Note that I say “close to harmless.” Even though most of the research out there suggests that normal human methods of eating bracken, which, incidentally, has been eaten by cultures across the globe since prehistory, denature or render harmless what ptaquiloside exists in a bracken fiddlehead, there is one nagging piece of data out there: There is an apparent link between chronic consumption of bracken and an increased level of throat and gastric cancers in the populations of Korea, Japan and parts of China. Bracken is widely eaten in Korea, Japan and parts of China. And when I mean “widely,” I mean almost every day in some cases. Bracken (gosari) is a classic part of bibimbap, one of the most famous Korean dishes there is.
Most of the research on this has been done by Japanese and Koreans, searching for clues as to why they seem to have high rates of throat and stomach cancer. Apparently there are a kaleidoscope of reasons, and habitual bracken-eating is among them.

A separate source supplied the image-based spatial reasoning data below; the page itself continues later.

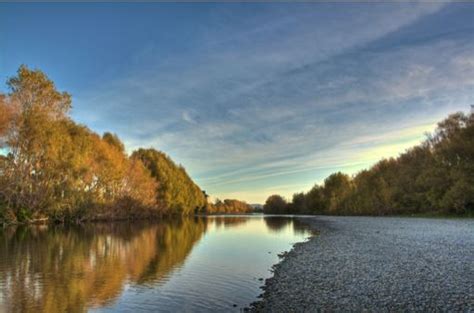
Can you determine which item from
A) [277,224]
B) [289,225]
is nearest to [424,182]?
[289,225]

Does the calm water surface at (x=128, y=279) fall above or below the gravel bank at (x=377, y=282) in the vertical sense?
below

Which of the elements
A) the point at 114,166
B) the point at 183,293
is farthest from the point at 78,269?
the point at 114,166

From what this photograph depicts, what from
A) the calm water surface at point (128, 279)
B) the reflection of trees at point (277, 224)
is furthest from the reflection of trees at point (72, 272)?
the reflection of trees at point (277, 224)

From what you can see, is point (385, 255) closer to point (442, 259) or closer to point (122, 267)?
point (442, 259)

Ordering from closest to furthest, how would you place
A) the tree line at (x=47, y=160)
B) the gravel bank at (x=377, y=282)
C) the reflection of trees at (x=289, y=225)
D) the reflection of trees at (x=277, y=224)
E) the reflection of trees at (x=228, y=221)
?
the gravel bank at (x=377, y=282) < the tree line at (x=47, y=160) < the reflection of trees at (x=289, y=225) < the reflection of trees at (x=277, y=224) < the reflection of trees at (x=228, y=221)

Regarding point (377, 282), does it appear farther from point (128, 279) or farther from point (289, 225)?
point (289, 225)

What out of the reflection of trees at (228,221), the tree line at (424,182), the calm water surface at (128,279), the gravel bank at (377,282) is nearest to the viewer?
the gravel bank at (377,282)

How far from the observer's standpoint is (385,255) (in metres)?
21.6

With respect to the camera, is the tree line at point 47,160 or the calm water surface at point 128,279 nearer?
the calm water surface at point 128,279

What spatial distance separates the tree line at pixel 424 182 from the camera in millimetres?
63688

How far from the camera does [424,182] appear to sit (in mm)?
76438

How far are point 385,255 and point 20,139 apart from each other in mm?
55479

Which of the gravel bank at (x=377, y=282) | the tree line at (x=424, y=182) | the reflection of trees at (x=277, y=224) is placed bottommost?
the reflection of trees at (x=277, y=224)

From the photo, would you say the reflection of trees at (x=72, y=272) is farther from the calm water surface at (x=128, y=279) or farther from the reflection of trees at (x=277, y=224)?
the reflection of trees at (x=277, y=224)
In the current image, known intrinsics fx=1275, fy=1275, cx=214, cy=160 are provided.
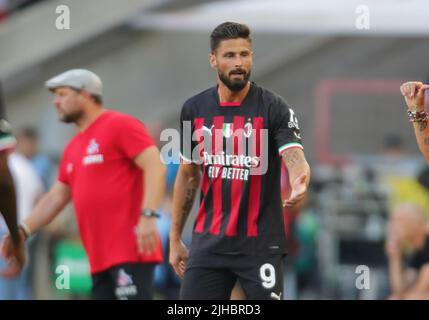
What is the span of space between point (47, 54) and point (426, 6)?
548cm

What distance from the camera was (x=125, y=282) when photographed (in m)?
Answer: 9.30

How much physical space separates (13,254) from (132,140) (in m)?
1.33

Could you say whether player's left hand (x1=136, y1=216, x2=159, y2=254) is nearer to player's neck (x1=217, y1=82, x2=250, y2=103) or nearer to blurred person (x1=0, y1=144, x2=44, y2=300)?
player's neck (x1=217, y1=82, x2=250, y2=103)

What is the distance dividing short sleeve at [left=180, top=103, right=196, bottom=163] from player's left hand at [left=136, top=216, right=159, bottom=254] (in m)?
0.79

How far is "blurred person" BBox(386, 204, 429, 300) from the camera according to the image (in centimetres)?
1100

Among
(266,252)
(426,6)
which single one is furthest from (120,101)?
(266,252)

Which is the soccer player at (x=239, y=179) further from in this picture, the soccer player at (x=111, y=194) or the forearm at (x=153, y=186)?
the soccer player at (x=111, y=194)

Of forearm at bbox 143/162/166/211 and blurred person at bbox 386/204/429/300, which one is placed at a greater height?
forearm at bbox 143/162/166/211

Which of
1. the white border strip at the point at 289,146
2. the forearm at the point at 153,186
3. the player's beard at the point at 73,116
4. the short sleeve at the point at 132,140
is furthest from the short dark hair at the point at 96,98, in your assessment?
the white border strip at the point at 289,146

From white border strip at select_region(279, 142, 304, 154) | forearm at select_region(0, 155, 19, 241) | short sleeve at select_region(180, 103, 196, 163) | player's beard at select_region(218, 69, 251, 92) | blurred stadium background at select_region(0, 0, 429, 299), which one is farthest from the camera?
blurred stadium background at select_region(0, 0, 429, 299)

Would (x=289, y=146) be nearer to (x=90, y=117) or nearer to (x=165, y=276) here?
(x=90, y=117)

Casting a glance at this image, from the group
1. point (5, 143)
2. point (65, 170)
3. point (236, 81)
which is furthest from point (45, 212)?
point (236, 81)

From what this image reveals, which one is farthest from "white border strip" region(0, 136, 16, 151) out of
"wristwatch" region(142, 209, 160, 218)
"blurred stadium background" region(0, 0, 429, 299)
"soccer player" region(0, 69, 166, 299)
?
"blurred stadium background" region(0, 0, 429, 299)

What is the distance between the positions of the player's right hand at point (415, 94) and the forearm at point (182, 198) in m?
1.49
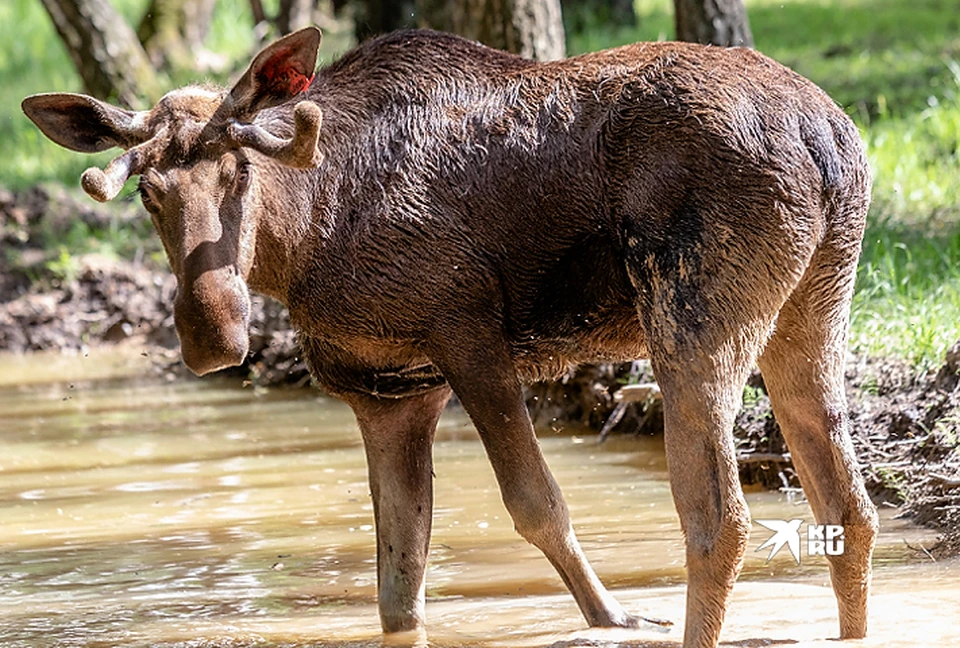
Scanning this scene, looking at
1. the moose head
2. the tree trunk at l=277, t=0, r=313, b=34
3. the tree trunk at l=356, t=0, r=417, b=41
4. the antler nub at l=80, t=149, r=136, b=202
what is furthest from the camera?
the tree trunk at l=277, t=0, r=313, b=34

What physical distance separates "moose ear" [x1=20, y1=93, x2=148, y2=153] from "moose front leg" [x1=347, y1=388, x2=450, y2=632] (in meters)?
1.37

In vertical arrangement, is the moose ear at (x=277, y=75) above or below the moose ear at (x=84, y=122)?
above

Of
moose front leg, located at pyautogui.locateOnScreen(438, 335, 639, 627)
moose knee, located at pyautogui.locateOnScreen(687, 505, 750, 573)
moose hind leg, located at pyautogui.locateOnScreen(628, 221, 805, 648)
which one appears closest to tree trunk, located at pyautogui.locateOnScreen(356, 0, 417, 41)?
moose front leg, located at pyautogui.locateOnScreen(438, 335, 639, 627)

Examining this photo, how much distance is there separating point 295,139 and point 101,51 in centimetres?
1169

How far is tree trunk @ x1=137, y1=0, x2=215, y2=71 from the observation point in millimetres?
19359

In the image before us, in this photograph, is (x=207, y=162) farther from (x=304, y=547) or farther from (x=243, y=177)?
(x=304, y=547)

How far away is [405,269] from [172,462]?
14.3 feet

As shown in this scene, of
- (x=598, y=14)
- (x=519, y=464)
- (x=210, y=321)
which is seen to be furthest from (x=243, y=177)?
(x=598, y=14)

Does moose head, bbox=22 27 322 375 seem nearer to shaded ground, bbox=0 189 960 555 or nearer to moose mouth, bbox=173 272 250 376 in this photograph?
moose mouth, bbox=173 272 250 376

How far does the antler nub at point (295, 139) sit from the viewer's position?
5.08m

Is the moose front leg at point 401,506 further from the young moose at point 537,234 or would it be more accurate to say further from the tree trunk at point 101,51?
the tree trunk at point 101,51

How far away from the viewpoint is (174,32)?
1977cm

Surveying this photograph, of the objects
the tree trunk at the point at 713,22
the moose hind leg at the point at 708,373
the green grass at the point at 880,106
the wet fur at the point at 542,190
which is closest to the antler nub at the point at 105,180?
the wet fur at the point at 542,190

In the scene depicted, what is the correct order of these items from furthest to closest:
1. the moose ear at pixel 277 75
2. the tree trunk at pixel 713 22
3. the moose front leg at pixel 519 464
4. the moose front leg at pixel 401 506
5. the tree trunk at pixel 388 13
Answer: the tree trunk at pixel 388 13, the tree trunk at pixel 713 22, the moose front leg at pixel 401 506, the moose front leg at pixel 519 464, the moose ear at pixel 277 75
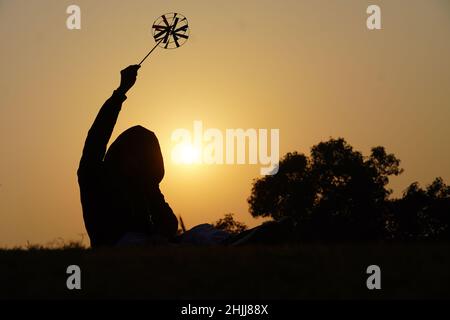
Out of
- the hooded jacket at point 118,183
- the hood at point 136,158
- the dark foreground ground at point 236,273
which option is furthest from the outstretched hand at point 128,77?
the dark foreground ground at point 236,273

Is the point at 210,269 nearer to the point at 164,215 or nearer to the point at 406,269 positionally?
the point at 406,269

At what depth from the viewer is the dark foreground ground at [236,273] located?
11.7 m

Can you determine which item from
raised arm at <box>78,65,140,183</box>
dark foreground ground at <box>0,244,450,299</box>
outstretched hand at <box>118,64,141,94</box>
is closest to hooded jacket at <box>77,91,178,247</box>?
raised arm at <box>78,65,140,183</box>

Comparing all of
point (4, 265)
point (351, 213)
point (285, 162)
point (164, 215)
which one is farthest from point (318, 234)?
point (4, 265)

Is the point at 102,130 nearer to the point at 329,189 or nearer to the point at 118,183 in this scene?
the point at 118,183

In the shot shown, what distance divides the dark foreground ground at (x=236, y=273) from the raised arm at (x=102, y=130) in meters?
5.04

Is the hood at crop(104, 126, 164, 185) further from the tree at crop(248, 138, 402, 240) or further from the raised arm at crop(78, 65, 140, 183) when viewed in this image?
the tree at crop(248, 138, 402, 240)

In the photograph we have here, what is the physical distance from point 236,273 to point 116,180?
27.1ft

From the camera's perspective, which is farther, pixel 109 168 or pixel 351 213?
pixel 351 213

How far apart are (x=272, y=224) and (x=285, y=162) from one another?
176 feet

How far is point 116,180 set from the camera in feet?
67.0
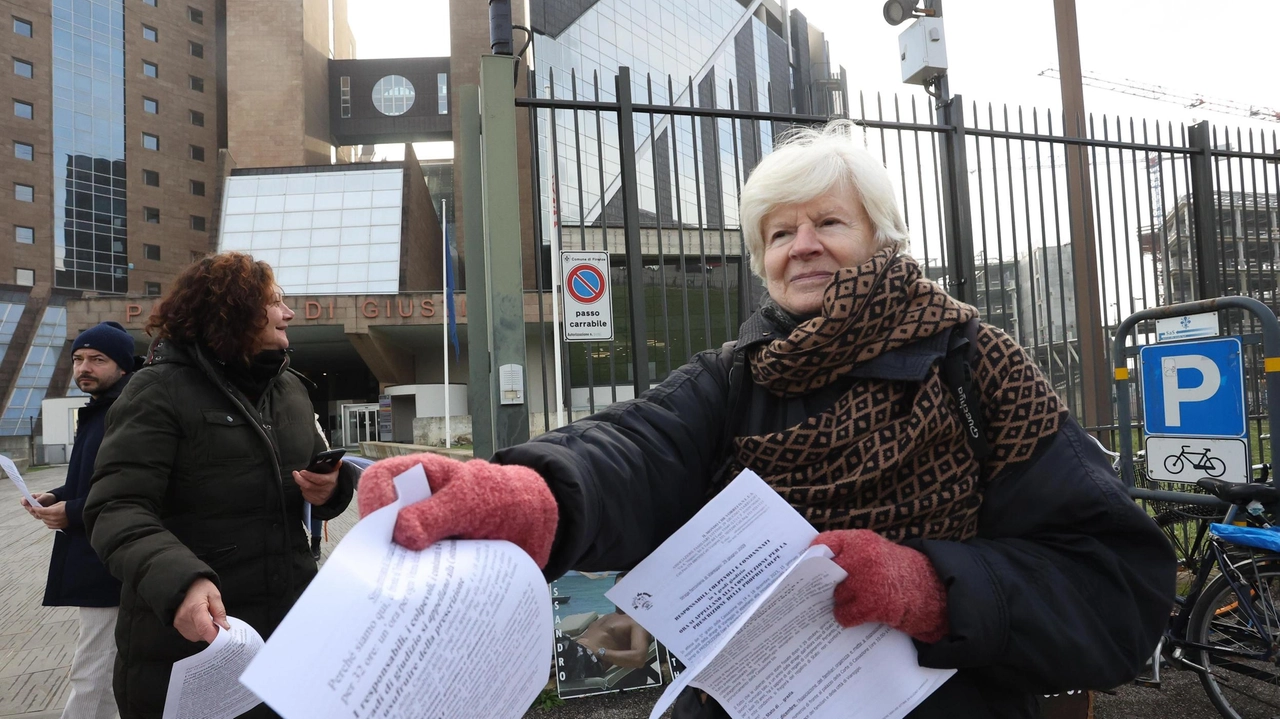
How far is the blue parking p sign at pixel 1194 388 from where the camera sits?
3.49m

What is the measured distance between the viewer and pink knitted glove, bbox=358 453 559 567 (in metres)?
0.82

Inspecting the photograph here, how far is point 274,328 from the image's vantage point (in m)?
2.45

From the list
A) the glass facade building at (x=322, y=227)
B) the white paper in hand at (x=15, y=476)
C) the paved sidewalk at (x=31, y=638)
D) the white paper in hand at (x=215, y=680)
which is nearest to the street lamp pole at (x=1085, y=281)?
the white paper in hand at (x=215, y=680)

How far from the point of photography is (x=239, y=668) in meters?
1.77

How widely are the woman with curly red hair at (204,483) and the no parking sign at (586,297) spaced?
1.49 metres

Like anything, ptaquiloside’s poison is in the dose. According to my reading of the research, the body apparently can process out only so much of the stuff, and constant eating of bracken puts too much in the system, and that’s what causes cancer.
I know what you are saying. Why even mess with this crazy bracken thing? Why even put myself at risk?
Several reasons. First, bracken tastes wonderful, like asparagus, almonds and Tuscan black kale all rolled into one. Second, eating bracken is akin to drinking alcohol: Done responsibly, it is enjoyable and perfectly safe. But just as you would not rationally decide to drink a case of beer every day for a month, you would not rationally choose to eat a big plate of bracken ferns every day during the fiddlehead season.
I choose to eat bracken fiddleheads. How often? Maybe a half-dozen times a year. Eat them once and you will see what all the fuss is about, and make your own decision. Just remember your Aristotle: All Things in Moderation.
If you do pick your own bracken fiddleheads, choose those that are not fully extended. You want them either in the horseshoe bend or at least tightly closed. Remember, the eagle’s talon should be clenched, not open. Do not eat them once their fronds unfurl.
Bracken fern is as tasty eat as it is beautiful, but you need to take some special steps in cooking it to diminish its harmful properties. Once you do this, it is best to just simply cook these pretty things and enjoy their flavor, which is a combination of asparagus, almonds and kale. Truffle butter seemed like a natural choice as a flavoring -- regular butter and truffle salt is a good alternative. No truffle products? Just use the best butter you can afford and a nice fancy salt. Splurge! After all, you should only eat bracken a few times a year, so enjoy it!
- 3/4 to 1 pound young bracken fiddleheads
- 3 tablespoons truffle butter, or regular butter
- Trim the bracken fiddleheads to an even length. Bring a large pot of water to a boil and add enough salt to make it taste like the sea. Fill a large bowl with ice water. Boil the bracken for 2 minutes, then plunge into the ice water. let them sit in the water for 45 minutes to 1 hour. Discard the water. Pat dry.
- Heat half the truffle butter in a large saute pan over medium-high heat. Saute the fiddleheads for 4 to 5 minutes, flipping them from time to time. Sprinkle some salt over them. Turn off the heat and add the remaining butter. Swirl to coat the fiddleheads with the butter as it melts. Eat at once.